# New Mom Boarder!



## jae (Nov 27, 2015)

Welcome to the world of shredding!


----------



## Donutz (May 12, 2010)

friscogal said:


> The boys picked it up pretty easy and in 1 year are doing the terrain park and easy blacks.
> 
> I am just trying to keep up


That's pretty normal. Kids have rubber bones and no fear. And not a lot of common sense, which is that thing that says, "If I try that, I will die."


----------



## freshy (Nov 18, 2009)

Right on mama!


----------



## Rogue (Nov 29, 2014)

Welcome!! Glad to more ladies around here for sure!!


----------



## Argo (Feb 25, 2010)

friscogal said:


> Hey SBF,
> 
> I am a brand new boarder. I learned last year because my 2 boys chose snowboarding over skiing.
> 
> ...


Dont let the pervs/sarcastic people scare you off to quick.>:embarrased1:

Welcome:grin:


----------



## nutmegchoi (Feb 10, 2016)

Welcome!
Moms are taking over the mountain!!!


----------



## Argo (Feb 25, 2010)

nutmegchoi said:


> Welcome!
> Moms are taking over the mountain!!!


and punching dudes in the face wether they need it or not! :surprise:


----------



## friscogal (Mar 24, 2016)

Argo said:


> Dont let the pervs/sarcastic people scare you off to quick.>:embarrased1:
> 
> Welcome:grin:


I am a mom to 2 boys...i don't scare easily >


----------



## friscogal (Mar 24, 2016)

Argo said:


> and punching dudes in the face wether they need it or not! :surprise:


:blahblah:


----------



## friscogal (Mar 24, 2016)

thanks all for the warm welcome. I was freaked out last season but the last few days on the mountain started to feel much more comfortable.

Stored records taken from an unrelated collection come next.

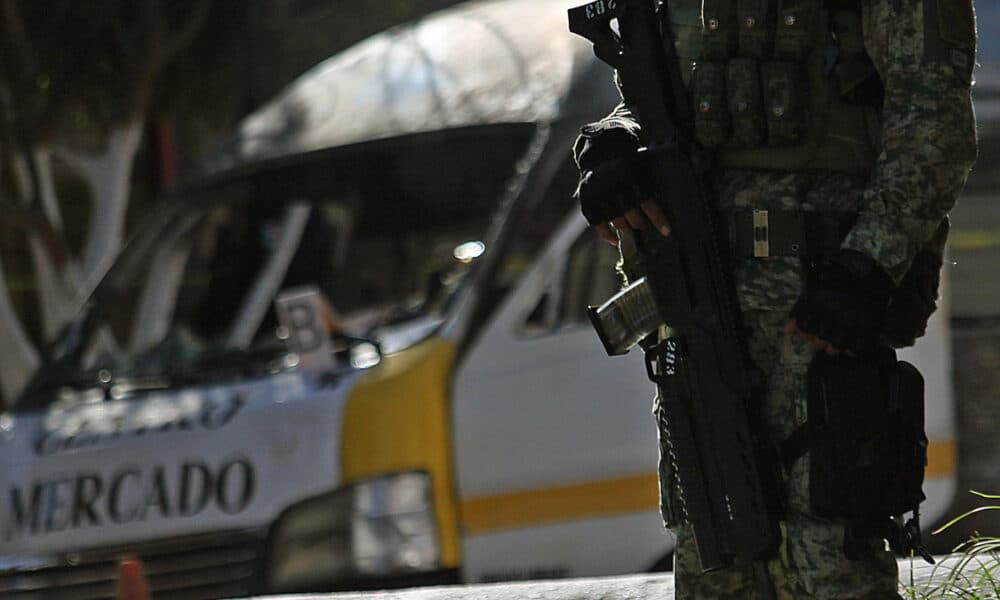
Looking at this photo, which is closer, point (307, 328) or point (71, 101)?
point (307, 328)

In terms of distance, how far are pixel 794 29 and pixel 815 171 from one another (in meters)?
0.21

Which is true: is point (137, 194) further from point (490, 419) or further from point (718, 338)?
point (718, 338)

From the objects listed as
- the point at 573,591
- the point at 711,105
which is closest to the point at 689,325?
the point at 711,105

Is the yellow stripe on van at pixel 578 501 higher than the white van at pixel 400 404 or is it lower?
lower

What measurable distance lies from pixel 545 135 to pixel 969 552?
2215 mm

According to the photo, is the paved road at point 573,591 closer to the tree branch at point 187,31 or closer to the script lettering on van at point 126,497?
the script lettering on van at point 126,497

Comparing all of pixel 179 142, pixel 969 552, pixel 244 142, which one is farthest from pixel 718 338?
pixel 179 142

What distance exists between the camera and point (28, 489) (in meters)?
4.55

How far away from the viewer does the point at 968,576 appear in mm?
3033

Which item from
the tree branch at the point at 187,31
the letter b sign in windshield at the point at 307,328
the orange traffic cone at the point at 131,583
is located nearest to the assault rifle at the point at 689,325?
the orange traffic cone at the point at 131,583

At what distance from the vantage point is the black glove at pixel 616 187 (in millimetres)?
2410

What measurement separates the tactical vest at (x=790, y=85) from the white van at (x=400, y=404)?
2.08m

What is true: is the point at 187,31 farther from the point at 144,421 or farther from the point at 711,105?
the point at 711,105

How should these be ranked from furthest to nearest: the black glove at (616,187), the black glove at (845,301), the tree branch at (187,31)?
the tree branch at (187,31) < the black glove at (616,187) < the black glove at (845,301)
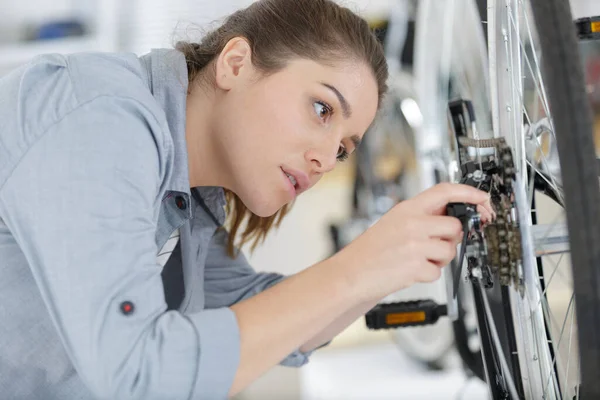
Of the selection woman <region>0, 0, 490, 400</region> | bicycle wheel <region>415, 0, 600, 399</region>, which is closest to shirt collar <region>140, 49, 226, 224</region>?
woman <region>0, 0, 490, 400</region>

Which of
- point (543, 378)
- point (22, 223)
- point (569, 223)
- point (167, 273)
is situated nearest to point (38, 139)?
point (22, 223)

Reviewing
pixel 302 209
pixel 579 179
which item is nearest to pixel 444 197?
pixel 579 179

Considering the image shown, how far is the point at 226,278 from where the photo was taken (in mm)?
1143

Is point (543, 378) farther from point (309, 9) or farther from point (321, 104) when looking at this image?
point (309, 9)

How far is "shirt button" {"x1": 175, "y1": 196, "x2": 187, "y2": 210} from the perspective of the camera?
87cm

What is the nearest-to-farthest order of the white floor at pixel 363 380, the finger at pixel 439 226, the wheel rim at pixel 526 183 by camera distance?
the finger at pixel 439 226 → the wheel rim at pixel 526 183 → the white floor at pixel 363 380

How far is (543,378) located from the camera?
2.78ft

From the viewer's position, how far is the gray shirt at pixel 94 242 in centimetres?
64

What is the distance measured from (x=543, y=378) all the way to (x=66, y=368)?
21.0 inches

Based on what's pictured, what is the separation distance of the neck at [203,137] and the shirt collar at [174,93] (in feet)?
0.13

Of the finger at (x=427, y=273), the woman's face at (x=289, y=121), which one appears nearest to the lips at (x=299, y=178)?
the woman's face at (x=289, y=121)

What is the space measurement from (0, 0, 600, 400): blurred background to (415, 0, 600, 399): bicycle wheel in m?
0.69

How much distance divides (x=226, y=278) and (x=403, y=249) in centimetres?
51

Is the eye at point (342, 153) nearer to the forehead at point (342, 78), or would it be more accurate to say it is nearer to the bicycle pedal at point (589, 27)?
the forehead at point (342, 78)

Really starting to enjoy it. Hope to learn from you guys


----------



## chomps1211 (Mar 30, 2011)

Argo said:


> Dont let the pervs/sarcastic people scare you off to quick.>:embarrased1:
> 
> Welcome:grin:





friscogal said:


> I am a mom to 2 boys...*i don't scare easily* >


Well,.. _Helloooooh_ there! We haven't been properly introduced!! :hairy:  :laugh: :rofl3:



friscogal said:


> thanks all for the warm welcome. I was freaked out last season but the last few days on the mountain started to feel much more comfortable.
> 
> Really starting to enjoy it. Hope to learn from you guys


Seriously,... Welcome to the Addiction! It's GREAT!!!


----------



## Mizu Kuma (Apr 13, 2014)

Don't worry, @chomps1211 did the same thing to me when I first signed up!!!!!

Took me 150 exclamation marks to get over it!!!!!


----------



## XxGoGirlxX (Jan 15, 2016)

nutmegchoi said:


> Welcome!
> Moms are taking over the mountain!!!


Yes!!!! STOKE for mom riders! Like me 



friscogal said:


> Hey SBF,
> 
> I am a brand new boarder. I learned last year because my 2 boys chose snowboarding over skiing.
> 
> ...


Welcome to the forums ! I have learned so much already here! Great little community.


----------



## chomps1211 (Mar 30, 2011)

Mizu Kuma said:


> Don't worry, @chomps1211 did the same thing to me when I first signed up!!!!!
> 
> Took me 150 exclamation marks to get over it!!!!!


It's that Aussie accent!! Gets me all hot n bothered! Lol!


----------



## Mizu Kuma (Apr 13, 2014)

chomps1211 said:


> It's that Aussie accent!! Gets me all hot n bothered! Lol!


Ahhh stone the crows, Cobber!!!!!

Fair suck of the sav!!!!! 

Now ya' gone and spruked that, I'm gonna hit the frog and toe!!!!!


----------



## Jcb890 (Dec 12, 2014)

Mizu Kuma said:


> Don't worry, @chomps1211 did the same thing to me when I first signed up!!!!!
> 
> *Took me 150 exclamation marks to get over it!!!!!*


I literally LOL'd at my desk for that one. Love the self deprecation Mizu.


----------



## snowangel99 (Mar 11, 2016)

Welcome! Welcome! Welcome!!!!!

I a mom to a boy (13) and girl (11). We just learned to snowboard a few weeks ago but I am pretty much obsessed. I am a mom who stops chairlifts.0


----------



## XxGoGirlxX (Jan 15, 2016)

Honestly I can't think of a single as fun and as flipping awesome daily activity I can do WITH my kid and husband as going snowboarding. Ya playing barbies is ok but Daddy won't play. Elsa marries Ken for the millionth time. Lol we all ride together like the wind and it's soooo addicting  haha snowangel lift-stopping-mom  love it! Welcome to you as well to the sport !


----------